- [Document segment]:
Returning

Wedding W & C

The darkness is complete at 4.30 am as I walk the Promenade. The occasional light from an upper storey window is Hopper-esque in its bleakness. It is that kind of stark yellow light that shines from a bald overhead bulb, casting ruthless shadows. The light I see out at sea is different. This is a warm yellow, a custard yellow. A beam, with a red and green light below it. They are fixed to a mast. It is the light of a fishing boat. It has just left the harbour. It follows me through the black. A guiding light. As I walk the sleeping streets I look for Christmas trees in windows. Most are switched off, but there is one on North Road that is still ablaze and there is one alight upstairs in the Constitution Hill Railway terminus. I shall miss them come Twelfth Night. No more twinkling kindly lights, though some may stay, I cannot be alone in the longing for light.

Everything is returning to normal. The lights are on in Gwesty Cymru’s dining room.  Breakfast is being laid out for the guests by the night porter. They must be open again. The door of Slater’s Bakery is ajar. The ovens are baking.

It isn’t The Abbey. I shake out my umbrella. The elderly man with the tousled hair greets me. Aren’t you Angela? he asks peering into my face. Oh, no, he says, it’s just you’ve got the same…and he draws a kind of circle in the air around my head. I introduce myself and shake his hand. You are most welcome, he says. I wander down the aisle, eager to be seated and inconspicuous. The congregation has increased a little since last week. We are five, including the vicar, who is in mufti. I’m joining you, he says to the man with the hair, and can you still read the second lesson? A woman priest officiates. She has a soft, moon-like face. Is she Lynn or Heather? Her movements are slow, measured. She makes me feel calm. I don’t recite it all. But I do like hearing the words. The vicar’s voice is loud, drowning out the rest of us. The lilies in the Lady Chapel altar are beginning to wilt. The man with the hair is slightly out of kilter with the rest of us with the recitals. I think he has forgotten to turn his hearing aid on. There are two other women. One reads the first lesson. The other takes my hand at the end, commenting on the weather and smiling into my face. I am cold and longing for a pee. But I’m glad I came. It’s the words, the communion, the time to think. And to be amongst kindness. Are you a visitor? asked the female vicar, taking my hand. No, I said. She waited for an explanation. And then smiled, you are most welcome. Thank you, I said.

I decided to see Jesus in everyone, said the man on Pause for Thought, the smelly, the unkempt, the unpleasant. Everyone.

He told us he was seventy-four. I’m itching to get back to work, he said. I’m a tree surgeon, though it’s not the weather for it. The all-clear has made him buoyant. Though, you don’t do it alone, he says, turning to look at his wife across the café. She is wearing that same hat. Though it’s not strictly a hat, more of a furry head band. I thought it was cat sitting on ‘er ‘ed, he said. I got a telephone call this morning, the man says as he and his wife are leaving. Two friends dead. And now I find out I can’t get a jab for shingles cos’ I’m over seventy. I don’t understand but we offer sympathy regardless, shaking our heads at the lottery-like nature of the NHS. You can join me Anarchy Party, he says, jabbing him in the arm. I don’t think he quite understands the nature of anarchy, he says, once they are out of earshot.

- [To do]:
1. Answer these about the "Returning" text above:
(a) At what time is the darkness complete on the Promenade?
(b) How many people make up the congregation, counting the vicar?
(c) What work does the seventy-four-year-old man in the café do?
2. Repeat the part of the "Returning" text above that begins at the words "Wedding W &" and stops after "longing for light.".

- [Supplied entries]:
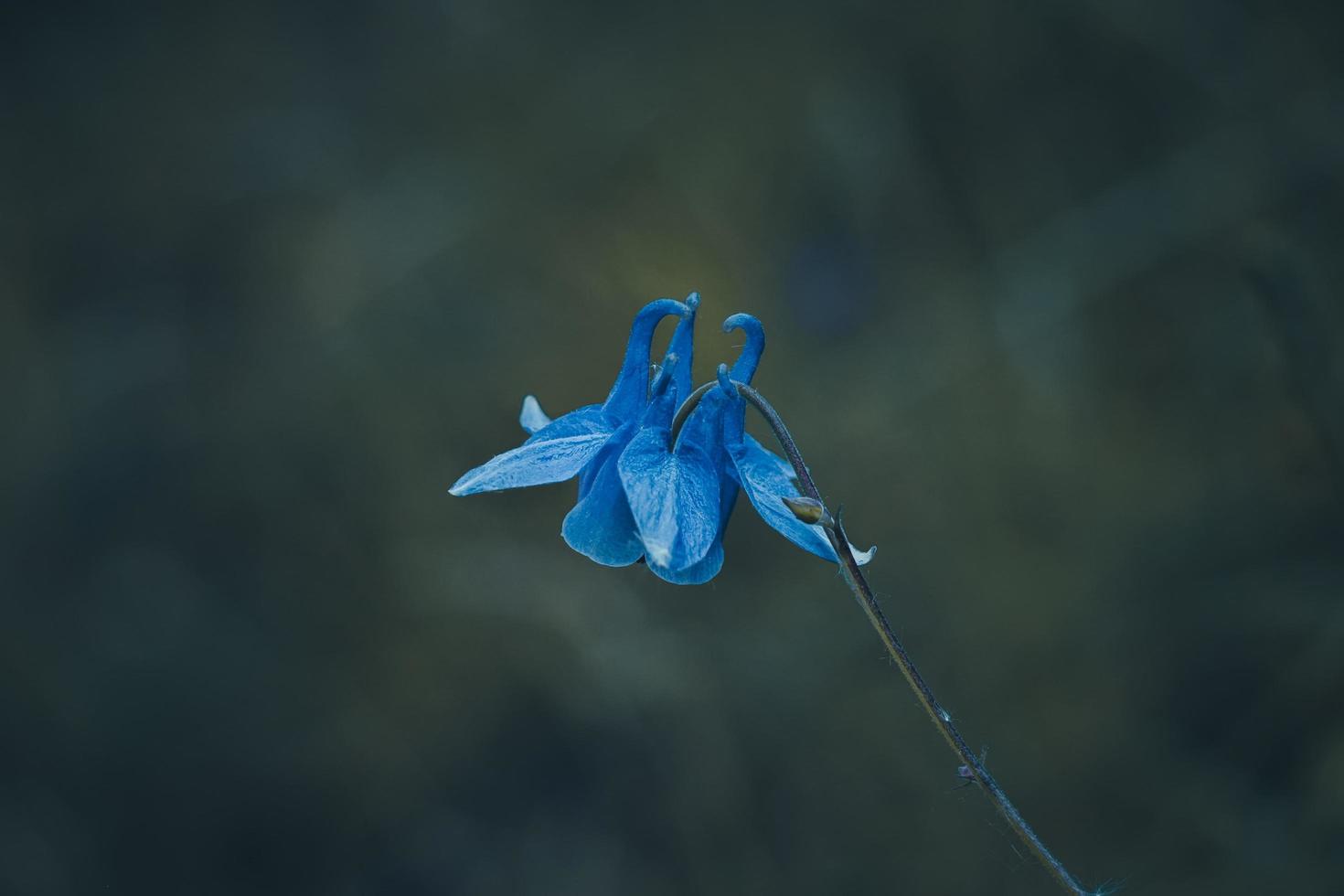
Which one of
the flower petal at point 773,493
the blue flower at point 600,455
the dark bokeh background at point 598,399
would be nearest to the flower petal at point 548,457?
the blue flower at point 600,455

- [Exercise solutions]:
1.
(a) 4.30 am
(b) Five
(c) He is a tree surgeon.

2.
Wedding W & C

The darkness is complete at 4.30 am as I walk the Promenade. The occasional light from an upper storey window is Hopper-esque in its bleakness. It is that kind of stark yellow light that shines from a bald overhead bulb, casting ruthless shadows. The light I see out at sea is different. This is a warm yellow, a custard yellow. A beam, with a red and green light below it. They are fixed to a mast. It is the light of a fishing boat. It has just left the harbour. It follows me through the black. A guiding light. As I walk the sleeping streets I look for Christmas trees in windows. Most are switched off, but there is one on North Road that is still ablaze and there is one alight upstairs in the Constitution Hill Railway terminus. I shall miss them come Twelfth Night. No more twinkling kindly lights, though some may stay, I cannot be alone in the longing for light.